What would you guess the average American worker makes in a year?
This is the question Nina Strohminger, professor of legal studies and business ethics at University of Pennsylvania’s Wharton School of Business, asked her business students recently. Wharton is the second highest ranked business school in the US, behind Stanford, so you would expect these students to be astute. Yet according to a January 21 news article by Ximena Conde in The Philadelphia Inquirer, some of their answers set the Twittersphere ablaze.
The professor tweeted that 25% of her class guessed the average American made a six-figure salary. “One of them thought it was 800k,” tweeted Strohminger, adding that the real number is $45,000.
Reality is that in 2020, according to the Bureau of Labor Statistics, the average wage in the United States was just over $56,000. The median income was about $42,000. According to the U.S. Census data, the national median income was just over $86,000 for a family household and just over $40,000 for a nonfamily household.
With all the outrage over how out of touch and elitist was the students’ knowledge of economic reality, it’s only fair to note that 75% of the students guessed an average income of under $100,000.

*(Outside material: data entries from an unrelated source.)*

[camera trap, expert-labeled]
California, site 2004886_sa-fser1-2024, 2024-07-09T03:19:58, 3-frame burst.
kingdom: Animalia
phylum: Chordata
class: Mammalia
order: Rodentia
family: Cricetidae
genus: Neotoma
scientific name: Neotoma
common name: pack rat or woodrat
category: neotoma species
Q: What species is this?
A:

What stood out to me in researching this article was not how out of touch with reality 25% of these students were. Their erroneous guesses make more sense when one factors in that the median family income of Pennsylvania University students is $195,500, according to the New York Times. The annual tuition at Wharton School of Business is $55,000 annually, equal to what an average American worker makes annually.
Perhaps the real story here is that 25% of the students appeared to be in touch only with their own affluent reality, while 75% of the class didn’t let their personal family’s economic standing cloud their view of reality. Internet outrage aside, we might give a little grace to the students who may have the perspective that their family is average.
As children, how many of us thought our family’s economic standing was “normal”? Probably most of us. My research and experience in working with clients as a financial planner and financial therapist finds there is a good reason for this. Most of us tend to hang out with people who are in the same financial comfort zone as we are—those who tend to have similar incomes, lifestyles, spending and savings habits, and beliefs about money.
For those growing up in wealthy families, “normal” may include private schools, international travel, live-in household help, and expectations of an Ivy League education like Wharton, followed by a lucrative career.
Those growing up in families with limited incomes will inhabit a much lower financial comfort zone. Their “normal” might include shopping at thrift stores, squeaking by from month to month, and having little or no expectation of higher education or financial success.
In both cases, the expectations people grow up with tend to keep them in their financial comfort zones. These zones are artificial financial boundaries that we impose on ourselves and others. They are not necessarily defined by what we can or cannot afford; they are not necessarily constructed in reality. Yet we become uncomfortable if we move too far outside them.
The 25% of professor Strohminger’s class who thought their family’s economic standing was average are no different than most of America. The financial comfort zones that we know as “normal” are likely to skew our perception of reality. This can lead us to see “average” as who we are rather than what it actually is.